Geometry-aware analysis of high-dimensional visual information set
Supervisor(s) and Committee member(s): Pascal Frossard (supervisor)
Over the past few decades we have been experiencing a data explosion; massive amounts of data are increasingly collected and multimedia databases, such as YouTube and Flickr, are rapidly expanding. At the same time rapid technological advancements in mobile devices and vision sensors have led to the emergence of novel multimedia mining architectures. These produce even more multimedia data, which are possibly captured under geometric transformations and need to be efficiently stored and analyzed. It is also common in such systems that data are collected distributively. This very fact poses great challenges in the design of effective methods for analysis and knowledge discovery from multimedia data. In this thesis, we study various instances of the problem of classification of visual data under the view-point of modern challenges. Roughly speaking, classification corresponds to the problem of categorizing an observed object to a particular class (or category), based on previously seen examples. We address important issues related to classification, namely flexible data representation for joint coding and classification, robust classification in the case of large geometric transformations and classification with multiple object observations in both centralized and distributed settings.
We start by identifying the need for flexible data representation methods that are efficient in both storage and classification of multimedia data. Such flexible schemes offer the potential to significantly impact the efficiency of current multimedia mining systems, as they permit the classification of multimedia patterns directly in their compressed form, without the need for decompression. We propose a framework, called semantic approximation, which is based on sparse data representations. It formulates dimensionality reduction as a matrix factorization problem, under hybrid criteria that are posed as a trade-off between approximation for efficient compression and discrimination for effective classification. We demonstrate that the proposed methodology competes with state-of-the-art solutions in image classification and face recognition, implying that compression and classification can be performed jointly without performance penalties with respect to expensive disjoint solutions.
Next, we allow the multimedia patterns to be geometrically transformed and we focus on transformation invariance issues in pattern classification. When a pattern is transformed, it spans a manifold in a high dimensional space. We focus on the problem of computing the distance of a certain test pattern from the manifold, which is also closely related to the image alignment problem. This is a hard non-convex problem that has only been sub-optimally addressed before. We represent transformation manifolds based on sparse geometric expansions, which results in a closed-form representation of the manifold equation with respect to the transformation parameters. When the transformation consists of a synthesis of translations, rotations and scalings, we prove that the objective function of this problem can be decomposed as a difference of convex functions (DC).
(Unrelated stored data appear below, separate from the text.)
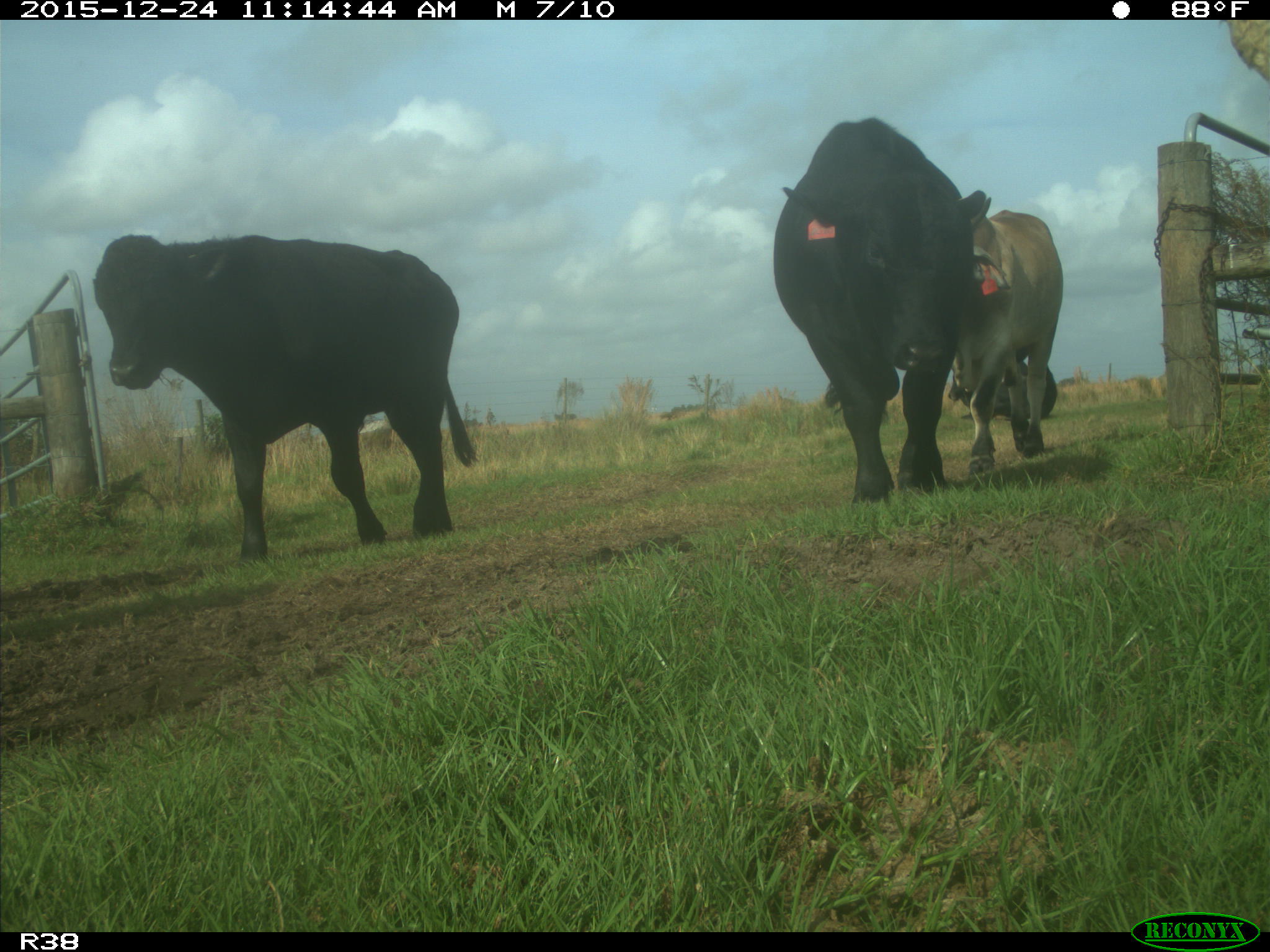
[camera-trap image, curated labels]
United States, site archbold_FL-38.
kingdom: Animalia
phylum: Chordata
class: Mammalia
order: Artiodactyla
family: Bovidae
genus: Bos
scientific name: Bos taurus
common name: domestic cow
Bos taurus (domestic cow).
This very property allows us to solve optimally our optimization problem with a cutting plane algorithm, which is well known to successfully find the global minimizer in practice. We showcase applications in robust face recognition and image alignment.
The classification problem with multiple observations is addressed next. Multiple observations are typically produced in practice when an object is observed over successive time instants or under different viewpoints. In particular, we focus on the problem of classifying an object when multiple geometrically transformed observations of it are available. These multiple observations typically belong to a manifold and the classification problem resides in determining which manifold the observations belong to. We show that this problem can be viewed as a special case of semi-supervised learning, where all unlabelled examples belong to the same class. We design a graph-based algorithm, which exploits the structure of the manifold. Estimating the unknown object class then results into a discrete optimization problem that can be solved efficiently. We show the performance of our algorithm in classification of multiple handwritten digit images and in video-based face recognition. Next, we study the problem of classification of multiple observations in distributed scenarios, such as camera networks. In this case the classification is performed iteratively and distributively, without the presence of a central coordinator node. The main goal is to reach a global classification decision using only local computation and communication, while ensuring robustness to changes in network topology. We propose to use consensus algorithms in order to design a distributed version of the aforementioned graph-based algorithm. We show that the distributed classification algorithm has similar performance as its centralized counterpart, provided that the training set is sufficiently large. Finally, we delve further into the convergence properties of consensus-based distributed algorithms and we propose an acceleration methodology for fast convergence that uses the memory of the sensors. Our simulations show that the convergence is indeed accelerated in both static and dynamic networks, and that distributed classification in sensor networks can significantly benefit from them.
Overall, the present thesis addresses a few important issues related to pattern analysis and classification in modern multimedia systems. Our solutions for semantic approximation and transformation invariance can impact the efficiency and robustness of classification in multimedia systems. Furthermore, our graph-based framework for multiple observations is able to perform effective classification in both centralized and distributed environments. Finally, our fast consensus algorithms can significantly contribute to the accelerated convergence of distributed classification algorithms in sensor networks.